Neoadjuvant radiotherapy combined with capecitabine and sorafenib in patients with advanced KRAS-mutated rectal cancer: A phase I/II trial (SAKK 41/08)

Journal Paper/Review - Dec 11, 2017

Units
PubMed
Doi

Citation
von Moos R, Plasswilm L, Zwahlen D, Meier U, Yan P, Izzo P, Klingbiel D, Bärtschi D, Zaugg K, Saletti P, Rauch D, Koeberle D, Schacher S, Hayoz S, Winterhalder R, Roth A, Bodoky G, Samaras P, Berger M, Swiss Group for Clinical Cancer Research (SAKK). Neoadjuvant radiotherapy combined with capecitabine and sorafenib in patients with advanced KRAS-mutated rectal cancer: A phase I/II trial (SAKK 41/08). Eur J Cancer 2017; 89:82-89.
Type
Journal Paper/Review (English)
Journal
Eur J Cancer 2017; 89
Publication Date
Dec 11, 2017
Issn Electronic
1879-0852
Pages
82-89
Brief description/objective

BACKGROUND
KRAS mutation occurs in ∼40% of locally advanced rectal cancers (LARCs). The multitarget tyrosine kinase inhibitor sorafenib has radiosensitising effects and might improve outcomes for standard preoperative chemoradiotherapy in patients with KRAS-mutated LARC.

METHODS
Adult patients with KRAS-mutated T3/4 and/or N1/2M0 LARC were included in this phase I/II study.

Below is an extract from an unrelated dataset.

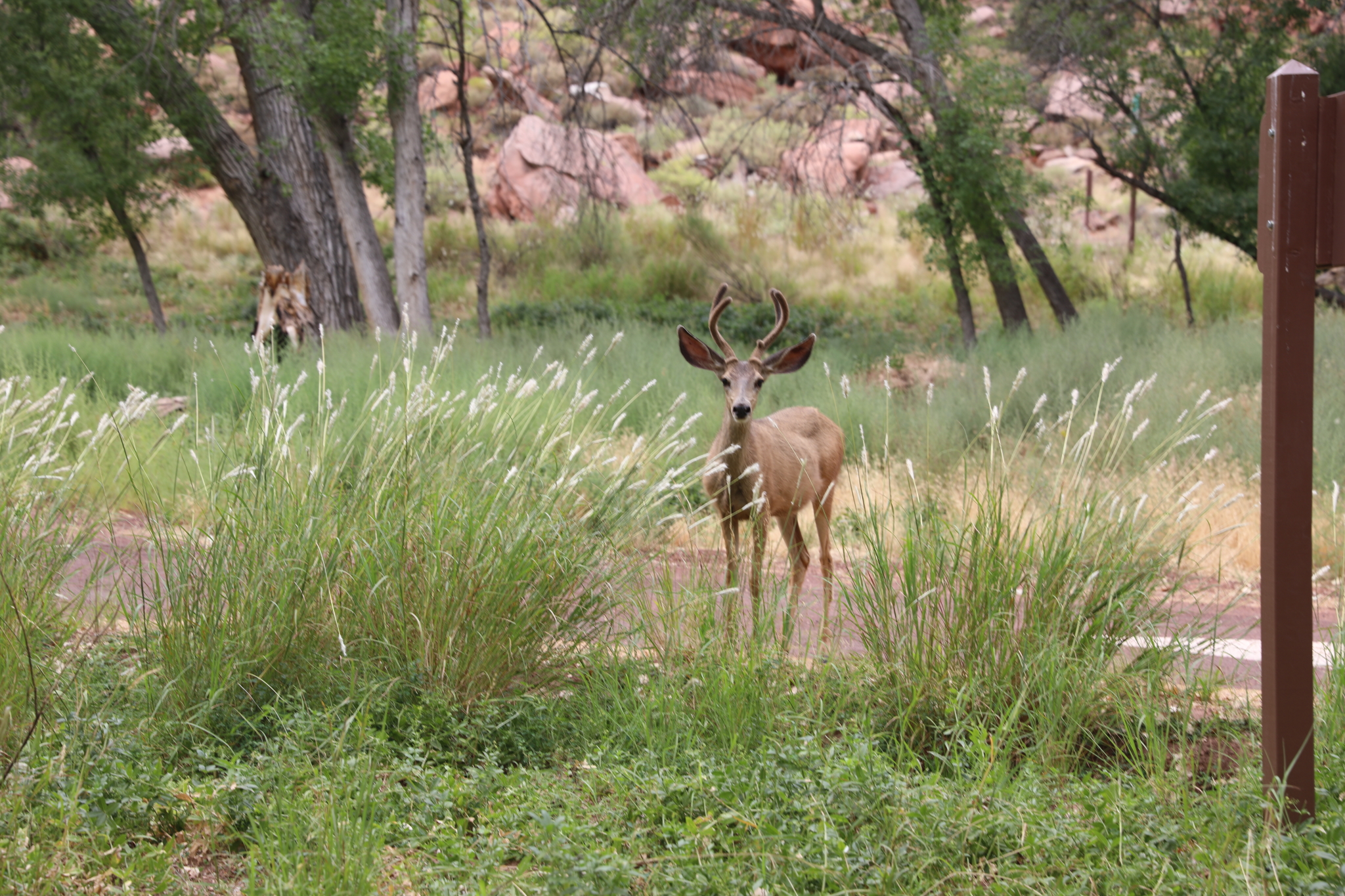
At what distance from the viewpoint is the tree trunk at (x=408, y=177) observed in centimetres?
1335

The phase I dose-escalation study of capecitabine plus sorafenib and radiotherapy was followed by a phase II study assessing efficacy and safety. Primary end-points were to: establish the maximum tolerated dose of the regimen in phase I; determine the pathologic complete response (pCR) rate in phase II defined as Dworak regression grade 3 and 4.

RESULTS
Fifty-four patients were treated at 18 centres in Switzerland and Hungary; 40 patients were included in the single-arm phase II study. Recommended doses from phase I comprised radiotherapy (45 Gy in 25 fractions over 5 weeks) with capecitabine 825 mg/mtwice daily × 33 plus sorafenib 400 mg/d. Median daily dose intensity in phase II was radiotherapy 100%, capecitabine 98.6%, and sorafenib 100%. The pCR rate (Dworak 3/4) was 60% (95% CI, 43.3-75.1%) by central independent pathologic review. Sphincter preservation was achieved in 89.5%, R0 resection in 94.7%, and downstaging in 81.6%. The most common grade 3 toxicities during phase II included diarrhoea (15.0%), skin toxicity outside radiotherapy field (12.5%), pain (7.5%), skin toxicity in radiotherapy field, proctitis, fatigue and cardiac ischaemia (each 5%).

CONCLUSIONS
Combining sorafenib and standard chemoradiotherapy with capecitabine is highly active in patients with KRAS-mutated LARC with acceptable toxicity and deserves further investigation. www.clinicaltrials.gov: NCT00869570.